Get started: Use your risk assessment to determine whether each employee's current level of access is appropiate, Priest advises. Then build access rights into employees' job descriptions, he adds.
But don't expect each employee's role to fit perfectly into your existing job descriptions to better match what our staff members were actually doing," she explains. Bonus: This process will help you get a handle on - and better represent - your workflow, Priest says.
3. TRACK BACK TO ACCESS
Your audit logs provide a real-time picture of what information your staffers access in the course of a day or week, Priest affirms. You can track accessed PHI back to your users to root out what information they can be cut off from, he says.
Check out these examples:
Scenario A: Your audit logs show that a billing staffer accessed a patient's lab reports. You and the billing department supervisor determine that the staff member needed to view the report to determine which codes should be applied. Therefore, you decide the billing staff should have access to clinical information in the future.
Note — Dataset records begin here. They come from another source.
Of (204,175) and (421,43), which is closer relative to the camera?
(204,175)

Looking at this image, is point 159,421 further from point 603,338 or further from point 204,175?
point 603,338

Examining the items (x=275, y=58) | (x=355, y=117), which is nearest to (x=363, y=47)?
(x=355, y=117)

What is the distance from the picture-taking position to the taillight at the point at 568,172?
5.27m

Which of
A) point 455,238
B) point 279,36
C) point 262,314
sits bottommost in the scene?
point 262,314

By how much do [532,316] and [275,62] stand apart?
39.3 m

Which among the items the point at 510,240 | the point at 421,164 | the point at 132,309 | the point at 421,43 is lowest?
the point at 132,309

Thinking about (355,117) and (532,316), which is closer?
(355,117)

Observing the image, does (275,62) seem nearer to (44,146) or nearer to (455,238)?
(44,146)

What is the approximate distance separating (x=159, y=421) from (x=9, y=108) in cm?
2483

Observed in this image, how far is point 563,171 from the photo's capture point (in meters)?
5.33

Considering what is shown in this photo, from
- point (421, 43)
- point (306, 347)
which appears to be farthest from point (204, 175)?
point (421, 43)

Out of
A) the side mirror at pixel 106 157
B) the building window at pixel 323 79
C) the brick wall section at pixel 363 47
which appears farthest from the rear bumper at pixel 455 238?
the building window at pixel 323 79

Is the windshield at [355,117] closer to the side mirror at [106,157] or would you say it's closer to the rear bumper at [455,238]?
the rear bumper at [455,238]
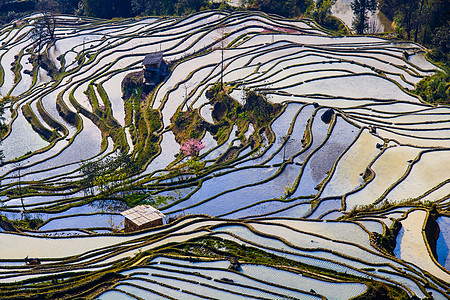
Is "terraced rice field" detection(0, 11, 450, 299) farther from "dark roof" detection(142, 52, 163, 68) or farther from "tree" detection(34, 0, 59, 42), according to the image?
Result: "tree" detection(34, 0, 59, 42)

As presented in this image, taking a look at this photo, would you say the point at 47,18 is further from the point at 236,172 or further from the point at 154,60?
the point at 236,172

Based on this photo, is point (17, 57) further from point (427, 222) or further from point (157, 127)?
point (427, 222)

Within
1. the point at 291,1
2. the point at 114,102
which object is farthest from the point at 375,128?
the point at 291,1

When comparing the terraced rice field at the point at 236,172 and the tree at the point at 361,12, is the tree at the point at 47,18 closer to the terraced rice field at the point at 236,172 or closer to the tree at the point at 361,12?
the terraced rice field at the point at 236,172

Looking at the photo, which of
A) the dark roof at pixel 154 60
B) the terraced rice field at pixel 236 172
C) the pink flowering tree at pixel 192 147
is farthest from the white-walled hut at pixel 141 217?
the dark roof at pixel 154 60

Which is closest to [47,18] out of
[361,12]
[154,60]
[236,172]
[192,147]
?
[154,60]

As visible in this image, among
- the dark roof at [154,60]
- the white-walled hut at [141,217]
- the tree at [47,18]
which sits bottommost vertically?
the white-walled hut at [141,217]

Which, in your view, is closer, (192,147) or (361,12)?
(192,147)
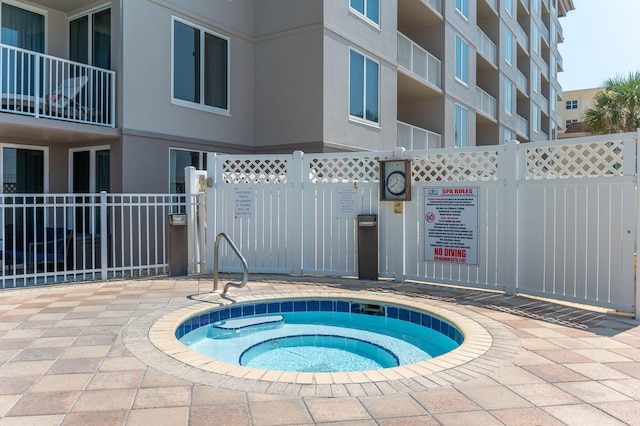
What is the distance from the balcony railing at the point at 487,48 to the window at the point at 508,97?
211 centimetres

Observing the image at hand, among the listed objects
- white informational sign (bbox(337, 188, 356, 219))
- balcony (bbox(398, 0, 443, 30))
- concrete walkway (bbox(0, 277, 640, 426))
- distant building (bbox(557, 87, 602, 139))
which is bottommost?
concrete walkway (bbox(0, 277, 640, 426))

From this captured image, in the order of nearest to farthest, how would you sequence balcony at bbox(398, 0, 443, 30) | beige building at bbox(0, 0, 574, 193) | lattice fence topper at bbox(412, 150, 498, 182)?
lattice fence topper at bbox(412, 150, 498, 182) < beige building at bbox(0, 0, 574, 193) < balcony at bbox(398, 0, 443, 30)

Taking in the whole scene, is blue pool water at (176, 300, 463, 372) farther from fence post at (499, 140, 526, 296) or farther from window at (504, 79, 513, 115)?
window at (504, 79, 513, 115)

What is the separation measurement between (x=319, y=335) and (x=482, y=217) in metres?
3.35

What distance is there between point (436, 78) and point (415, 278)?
36.4 feet

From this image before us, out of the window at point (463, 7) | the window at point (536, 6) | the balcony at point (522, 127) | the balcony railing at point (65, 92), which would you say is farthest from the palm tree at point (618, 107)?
the balcony railing at point (65, 92)

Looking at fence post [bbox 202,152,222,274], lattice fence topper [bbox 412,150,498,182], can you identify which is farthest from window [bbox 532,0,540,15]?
fence post [bbox 202,152,222,274]

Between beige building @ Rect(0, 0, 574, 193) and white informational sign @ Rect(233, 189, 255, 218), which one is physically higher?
beige building @ Rect(0, 0, 574, 193)

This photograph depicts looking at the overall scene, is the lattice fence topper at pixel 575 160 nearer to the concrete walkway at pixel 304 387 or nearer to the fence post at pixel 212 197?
the concrete walkway at pixel 304 387

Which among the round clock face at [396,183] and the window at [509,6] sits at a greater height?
the window at [509,6]

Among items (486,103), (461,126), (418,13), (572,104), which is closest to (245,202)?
(418,13)

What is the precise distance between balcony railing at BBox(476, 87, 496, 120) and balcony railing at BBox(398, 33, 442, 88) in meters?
4.50

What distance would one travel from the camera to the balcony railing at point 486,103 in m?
20.9

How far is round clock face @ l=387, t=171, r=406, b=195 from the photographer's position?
7949 mm
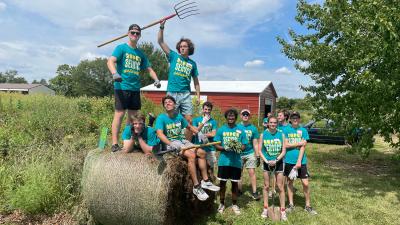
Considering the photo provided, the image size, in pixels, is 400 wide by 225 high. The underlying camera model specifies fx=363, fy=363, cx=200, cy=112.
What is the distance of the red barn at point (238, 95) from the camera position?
1073 inches

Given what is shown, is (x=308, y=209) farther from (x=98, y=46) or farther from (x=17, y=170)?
(x=17, y=170)

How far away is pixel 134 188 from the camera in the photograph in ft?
15.8

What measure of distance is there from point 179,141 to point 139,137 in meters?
0.61

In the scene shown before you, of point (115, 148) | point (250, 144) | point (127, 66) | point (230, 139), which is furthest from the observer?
point (250, 144)

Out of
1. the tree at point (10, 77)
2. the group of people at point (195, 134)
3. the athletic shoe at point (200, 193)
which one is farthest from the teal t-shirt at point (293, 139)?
the tree at point (10, 77)

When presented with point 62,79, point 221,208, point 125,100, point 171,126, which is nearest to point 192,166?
point 171,126

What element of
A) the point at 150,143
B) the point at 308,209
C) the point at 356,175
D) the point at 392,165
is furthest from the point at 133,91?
the point at 392,165

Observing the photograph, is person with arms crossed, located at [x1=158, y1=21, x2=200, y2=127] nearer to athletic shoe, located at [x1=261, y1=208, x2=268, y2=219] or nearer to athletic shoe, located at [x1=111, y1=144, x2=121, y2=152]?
athletic shoe, located at [x1=111, y1=144, x2=121, y2=152]

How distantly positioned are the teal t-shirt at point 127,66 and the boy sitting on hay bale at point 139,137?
2.43 ft

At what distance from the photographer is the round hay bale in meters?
4.76

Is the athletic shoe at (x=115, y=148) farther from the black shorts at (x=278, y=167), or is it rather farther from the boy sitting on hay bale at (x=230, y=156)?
the black shorts at (x=278, y=167)

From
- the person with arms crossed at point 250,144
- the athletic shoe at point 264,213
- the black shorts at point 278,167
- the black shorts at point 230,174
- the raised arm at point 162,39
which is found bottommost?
the athletic shoe at point 264,213

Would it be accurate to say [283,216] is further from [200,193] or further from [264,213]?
[200,193]

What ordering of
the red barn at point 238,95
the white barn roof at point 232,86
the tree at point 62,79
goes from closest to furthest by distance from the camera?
the red barn at point 238,95 < the white barn roof at point 232,86 < the tree at point 62,79
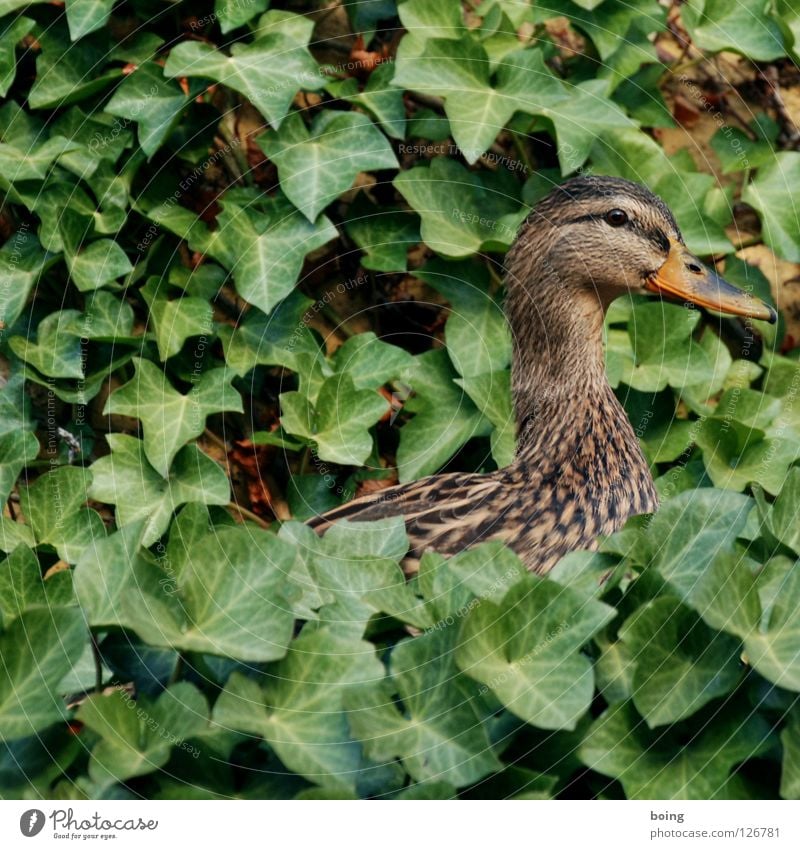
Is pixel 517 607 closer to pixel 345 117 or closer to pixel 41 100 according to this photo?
pixel 345 117

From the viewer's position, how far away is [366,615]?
1813 mm

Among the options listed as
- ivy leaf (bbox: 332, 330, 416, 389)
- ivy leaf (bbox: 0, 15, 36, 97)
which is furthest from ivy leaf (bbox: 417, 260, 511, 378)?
ivy leaf (bbox: 0, 15, 36, 97)

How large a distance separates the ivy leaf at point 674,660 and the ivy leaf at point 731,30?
6.42ft

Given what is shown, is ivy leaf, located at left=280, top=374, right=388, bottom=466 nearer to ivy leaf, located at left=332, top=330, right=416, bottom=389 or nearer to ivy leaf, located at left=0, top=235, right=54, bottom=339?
ivy leaf, located at left=332, top=330, right=416, bottom=389

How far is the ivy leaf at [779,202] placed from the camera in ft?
10.0

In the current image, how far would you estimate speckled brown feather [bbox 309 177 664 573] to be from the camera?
98.4 inches

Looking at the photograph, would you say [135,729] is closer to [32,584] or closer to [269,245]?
[32,584]

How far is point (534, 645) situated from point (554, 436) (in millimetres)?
1162

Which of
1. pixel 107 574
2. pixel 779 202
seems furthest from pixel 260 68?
pixel 107 574

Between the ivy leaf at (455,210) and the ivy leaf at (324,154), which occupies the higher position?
the ivy leaf at (324,154)

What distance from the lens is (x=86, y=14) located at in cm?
274

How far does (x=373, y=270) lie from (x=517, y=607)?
1749 mm

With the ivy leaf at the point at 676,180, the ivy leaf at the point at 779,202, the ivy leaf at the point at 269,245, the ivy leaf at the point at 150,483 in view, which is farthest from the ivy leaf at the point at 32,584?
the ivy leaf at the point at 779,202

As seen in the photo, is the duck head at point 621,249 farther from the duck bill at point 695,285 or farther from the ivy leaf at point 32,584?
the ivy leaf at point 32,584
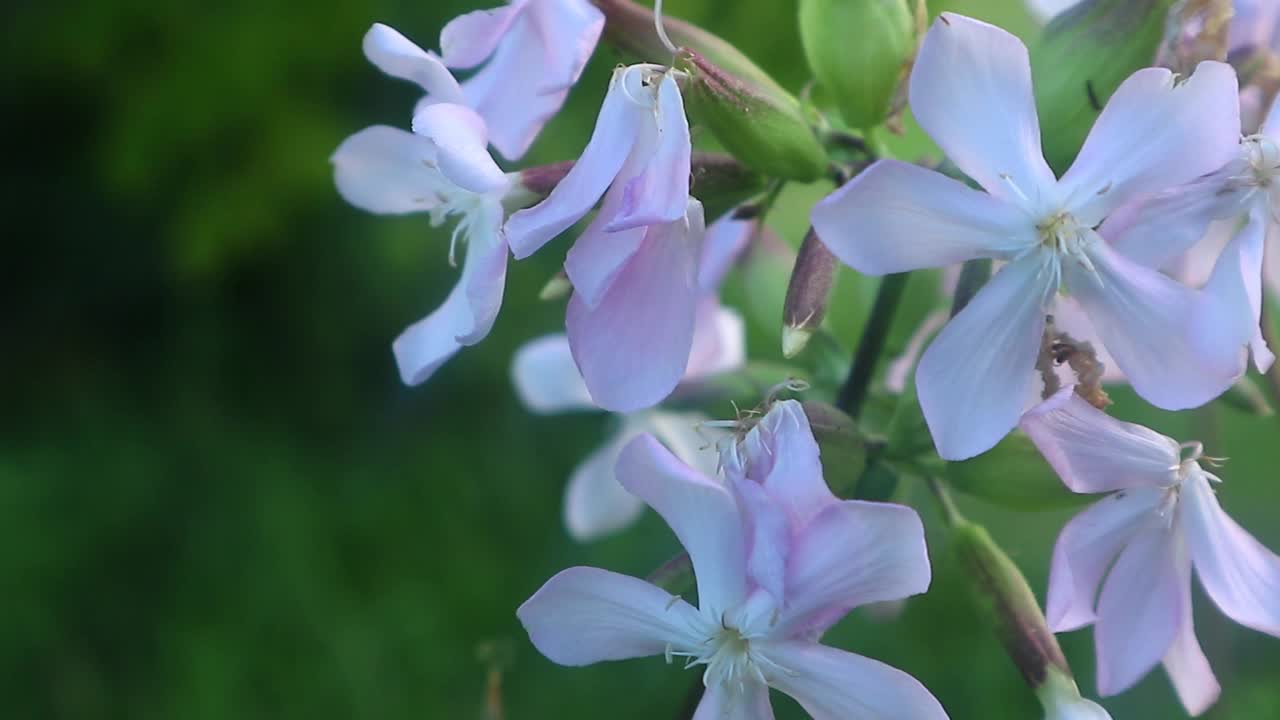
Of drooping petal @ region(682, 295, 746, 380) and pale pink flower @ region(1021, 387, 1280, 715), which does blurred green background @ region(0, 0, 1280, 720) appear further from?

Scenario B: Your logs show that a laboratorian accessed several patients' billing information, including birth dates and Social Security numbers. With the lab director's input, you decide the staffer had no treatment-, payment- or health care operations-based need to view that info. His access is denied.
This strategy is not without flaws, points out Matt Simon, manager of security for Emory Healthcare in Atlanta. You have to spend large chunks of time researching whether instances of non-standard access are either inappropriate or exceptions to the written job function, he cautions.
4. BASE ACCESS ON OBJECTIVE STANDARDS
"We use human resources' information and job titles rather than job descriptions," Simon says. That's because job descriptions tend to be very subjective. "Someone has to decide what each person does and what they need access to," he explains.
With an objective approach, you tie the job description to the job title and department, which creates a holistic picture of the actual work performed.
"There are so many job functions in a hospital that sometimes we overestimate what people can do," he says. By eliminating some of that subjectivity, you can accurately grant the level of access your personnel will use - not what you think they might use.
THE BOTTOM LINE
As with all job roles, exceptions will happen whether someone's hired to do a specific job that changes over time or one employee is filling in for another, Priest assures. Your policy must be able to accept and adapt to those changes.
Update your access levels whenever job descriptions or department functions change, Priest reminds. Tip: Review your job descriptions and access levels during your annual training and any time a staff member leaves her position, he suggests.